Robert Frank prüft den Andruck der “Süddeutschen Zeitung”, Mabou/Kanada, September 2014. Photo: © 2015 Gerhard Steidl
Was in Essen nicht entzückt: die volle Nutzung der hohen Museumswände im Folkwang: die Motive der oberen dritten Papierbahnen sind nur mit Anstrengung und unter Nackenschmerzen zu betrachten – beispielsweise sind die Motive auf den präsentierten Kontaktbögen schwerlich erkennbar. Warum sind die Begleittexte zu den gezeigten Serien so klein gedruckt? Des weiteren beeinträchtigt der geforderte Mindestabstand vor den kleinformatigen Bildern der Serie „From the Bus“ die Magie der Bromsilbergelatine-Abzüge zu genießen.
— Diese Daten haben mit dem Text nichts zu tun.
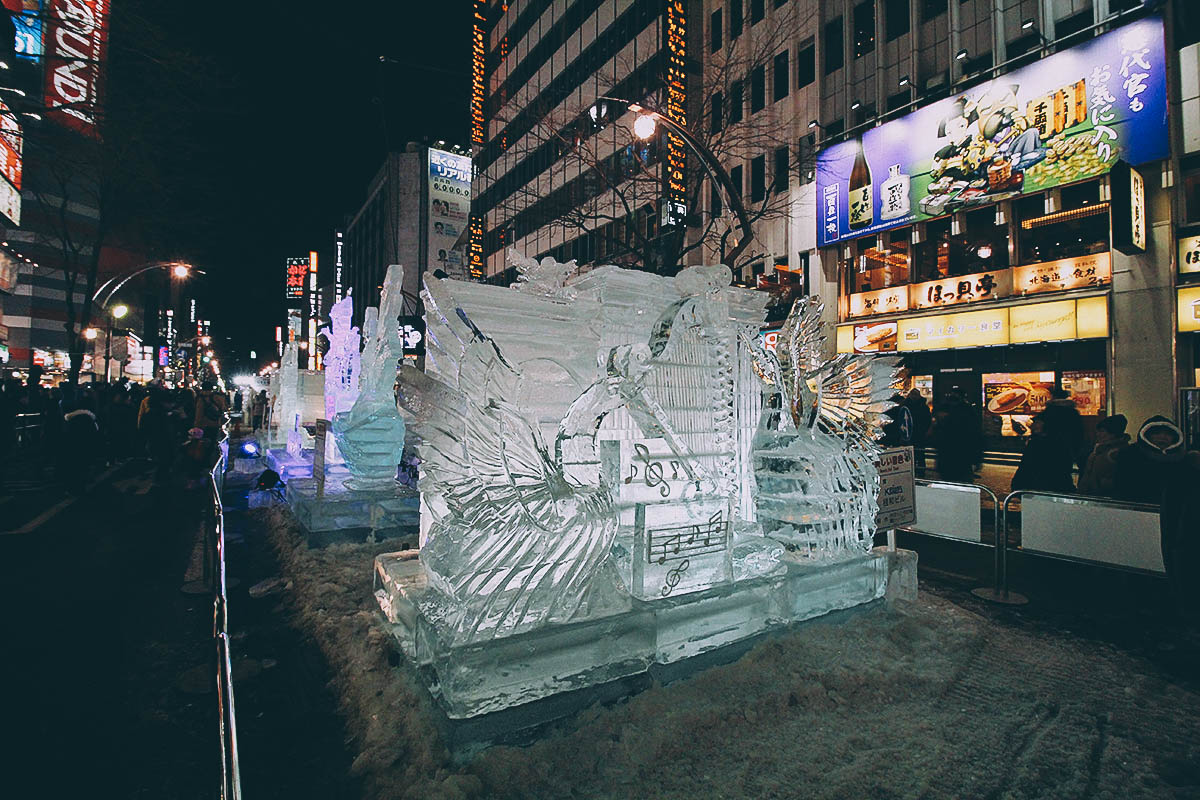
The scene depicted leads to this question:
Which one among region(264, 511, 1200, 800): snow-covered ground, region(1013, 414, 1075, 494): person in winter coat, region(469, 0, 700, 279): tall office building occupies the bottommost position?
region(264, 511, 1200, 800): snow-covered ground

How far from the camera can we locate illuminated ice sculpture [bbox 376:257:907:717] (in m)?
2.75

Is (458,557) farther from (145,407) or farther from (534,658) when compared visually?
(145,407)

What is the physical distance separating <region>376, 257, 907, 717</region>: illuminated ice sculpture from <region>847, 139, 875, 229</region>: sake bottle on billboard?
15226mm

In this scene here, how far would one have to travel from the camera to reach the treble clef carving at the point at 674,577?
3281 mm

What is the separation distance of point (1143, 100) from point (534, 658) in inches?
631

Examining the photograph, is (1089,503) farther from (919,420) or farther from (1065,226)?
(1065,226)

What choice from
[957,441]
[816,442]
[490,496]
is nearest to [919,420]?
[957,441]

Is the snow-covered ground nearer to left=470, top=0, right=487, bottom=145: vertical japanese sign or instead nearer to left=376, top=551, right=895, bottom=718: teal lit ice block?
left=376, top=551, right=895, bottom=718: teal lit ice block

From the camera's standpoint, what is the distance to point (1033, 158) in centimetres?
1333

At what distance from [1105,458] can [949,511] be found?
5.85 ft

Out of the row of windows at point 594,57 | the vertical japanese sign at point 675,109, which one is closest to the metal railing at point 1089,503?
the vertical japanese sign at point 675,109

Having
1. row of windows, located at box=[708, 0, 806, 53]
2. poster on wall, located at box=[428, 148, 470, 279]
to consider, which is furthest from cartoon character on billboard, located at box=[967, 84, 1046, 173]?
poster on wall, located at box=[428, 148, 470, 279]

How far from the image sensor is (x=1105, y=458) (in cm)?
620

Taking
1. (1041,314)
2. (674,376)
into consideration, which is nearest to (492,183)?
(1041,314)
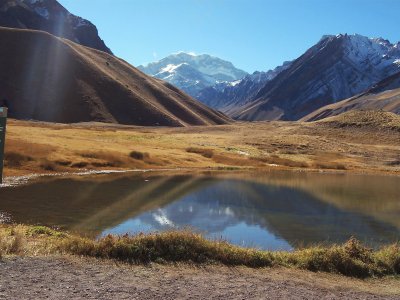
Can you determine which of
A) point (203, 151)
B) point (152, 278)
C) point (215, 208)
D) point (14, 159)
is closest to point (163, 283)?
point (152, 278)

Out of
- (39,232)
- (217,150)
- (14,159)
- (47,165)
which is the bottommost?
(47,165)

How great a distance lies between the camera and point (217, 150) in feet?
340

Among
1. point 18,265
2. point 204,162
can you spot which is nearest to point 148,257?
point 18,265

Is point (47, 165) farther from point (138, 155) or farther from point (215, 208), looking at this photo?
point (215, 208)

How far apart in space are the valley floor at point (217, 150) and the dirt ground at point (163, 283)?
1593 inches

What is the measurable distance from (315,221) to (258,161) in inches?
2339

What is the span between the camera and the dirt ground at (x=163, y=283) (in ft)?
41.4

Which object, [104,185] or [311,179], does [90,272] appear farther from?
[311,179]

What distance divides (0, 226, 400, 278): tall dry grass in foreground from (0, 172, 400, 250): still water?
6.27m

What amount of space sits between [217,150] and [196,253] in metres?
86.8

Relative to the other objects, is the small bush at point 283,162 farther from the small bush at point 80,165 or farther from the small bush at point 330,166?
the small bush at point 80,165

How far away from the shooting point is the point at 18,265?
1438cm

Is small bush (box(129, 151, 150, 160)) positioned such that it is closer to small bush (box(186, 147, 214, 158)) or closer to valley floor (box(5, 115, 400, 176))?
valley floor (box(5, 115, 400, 176))

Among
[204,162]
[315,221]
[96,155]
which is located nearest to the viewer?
A: [315,221]
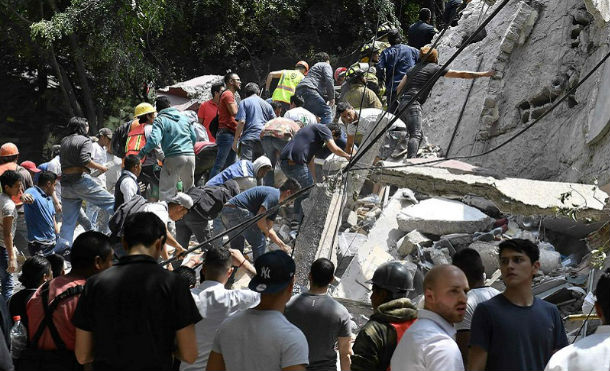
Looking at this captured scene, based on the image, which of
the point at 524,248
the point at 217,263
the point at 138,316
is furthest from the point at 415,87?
the point at 138,316

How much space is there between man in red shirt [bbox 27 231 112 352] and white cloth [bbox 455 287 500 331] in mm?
1909

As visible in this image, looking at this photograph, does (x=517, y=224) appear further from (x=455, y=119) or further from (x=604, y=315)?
(x=604, y=315)

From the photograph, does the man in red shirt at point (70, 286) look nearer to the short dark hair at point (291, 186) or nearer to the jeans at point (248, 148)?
the short dark hair at point (291, 186)

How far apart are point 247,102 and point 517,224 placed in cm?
358

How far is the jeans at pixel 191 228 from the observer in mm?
8609

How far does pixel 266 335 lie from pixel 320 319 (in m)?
0.98

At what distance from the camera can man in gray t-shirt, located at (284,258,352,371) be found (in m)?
5.02

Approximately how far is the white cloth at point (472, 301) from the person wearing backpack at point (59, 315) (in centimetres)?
195

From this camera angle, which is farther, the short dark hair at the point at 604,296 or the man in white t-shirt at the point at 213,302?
the man in white t-shirt at the point at 213,302

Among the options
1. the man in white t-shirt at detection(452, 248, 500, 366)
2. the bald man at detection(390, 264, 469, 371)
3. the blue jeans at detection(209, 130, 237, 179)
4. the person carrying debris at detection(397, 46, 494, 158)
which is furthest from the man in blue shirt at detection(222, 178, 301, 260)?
the bald man at detection(390, 264, 469, 371)

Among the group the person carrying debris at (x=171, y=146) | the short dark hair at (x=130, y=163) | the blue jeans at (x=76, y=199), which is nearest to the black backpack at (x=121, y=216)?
the short dark hair at (x=130, y=163)

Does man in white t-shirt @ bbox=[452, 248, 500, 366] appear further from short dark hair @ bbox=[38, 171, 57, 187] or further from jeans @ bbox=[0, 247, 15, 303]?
short dark hair @ bbox=[38, 171, 57, 187]

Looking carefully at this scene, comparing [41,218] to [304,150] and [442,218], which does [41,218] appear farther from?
[442,218]

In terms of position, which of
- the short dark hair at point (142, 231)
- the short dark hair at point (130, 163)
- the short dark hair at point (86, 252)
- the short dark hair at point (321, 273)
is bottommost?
the short dark hair at point (130, 163)
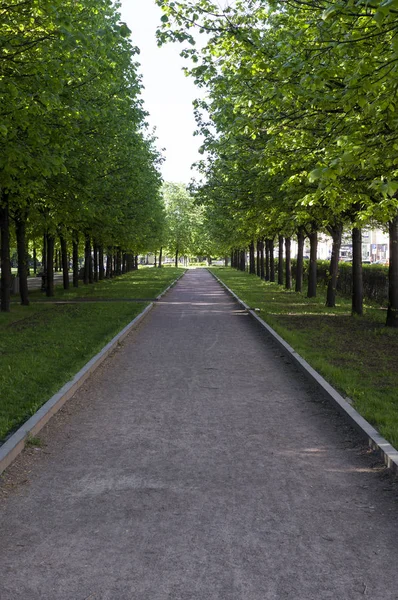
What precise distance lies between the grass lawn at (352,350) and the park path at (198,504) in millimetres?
502

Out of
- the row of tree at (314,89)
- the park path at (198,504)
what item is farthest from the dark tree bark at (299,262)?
the park path at (198,504)

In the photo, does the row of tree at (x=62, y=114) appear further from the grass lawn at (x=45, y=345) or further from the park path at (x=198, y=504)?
the park path at (x=198, y=504)

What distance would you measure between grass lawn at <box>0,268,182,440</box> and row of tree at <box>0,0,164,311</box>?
8.43 feet

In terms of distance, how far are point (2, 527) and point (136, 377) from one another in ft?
18.4

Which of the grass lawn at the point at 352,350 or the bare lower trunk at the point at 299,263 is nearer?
the grass lawn at the point at 352,350

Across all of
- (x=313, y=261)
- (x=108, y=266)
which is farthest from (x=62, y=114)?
(x=108, y=266)

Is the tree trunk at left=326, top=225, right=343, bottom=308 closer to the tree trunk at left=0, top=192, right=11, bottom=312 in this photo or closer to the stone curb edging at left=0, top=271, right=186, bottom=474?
the tree trunk at left=0, top=192, right=11, bottom=312

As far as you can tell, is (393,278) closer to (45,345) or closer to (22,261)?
(45,345)

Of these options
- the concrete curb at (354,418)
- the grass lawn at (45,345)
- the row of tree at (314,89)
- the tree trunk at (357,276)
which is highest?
the row of tree at (314,89)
Dennoch trumpft Essen: mit seinen 2000 Quadratmetern Ausstellungsfläche wird es kaum zu übertreffen sein Die künftigen Frank-Schauen werden aufgrund der Räumlichkeiten wohl weniger umfangreich.
Ebenso raffiniert wie die subversive Frank-Schau ist auch die Katalogidee konzipiert: es gibt keine. Stattdessen gibt es für € 2,60 eine für jedermann erschwingliche Extra-Zeitung, die einer Süddeutschen Zeitung-Ausgabe 1:1 entspricht. Diese Co-Produktion des Süddeutschen Verlags und dem Steidl Verlag über Robert Frank umfasst 64 Seiten *. Jedoch muss man sich „die Mühe machen“, nach Essen zu fahren: die Zeitung ist nur im Folkwang Museum erhältlich.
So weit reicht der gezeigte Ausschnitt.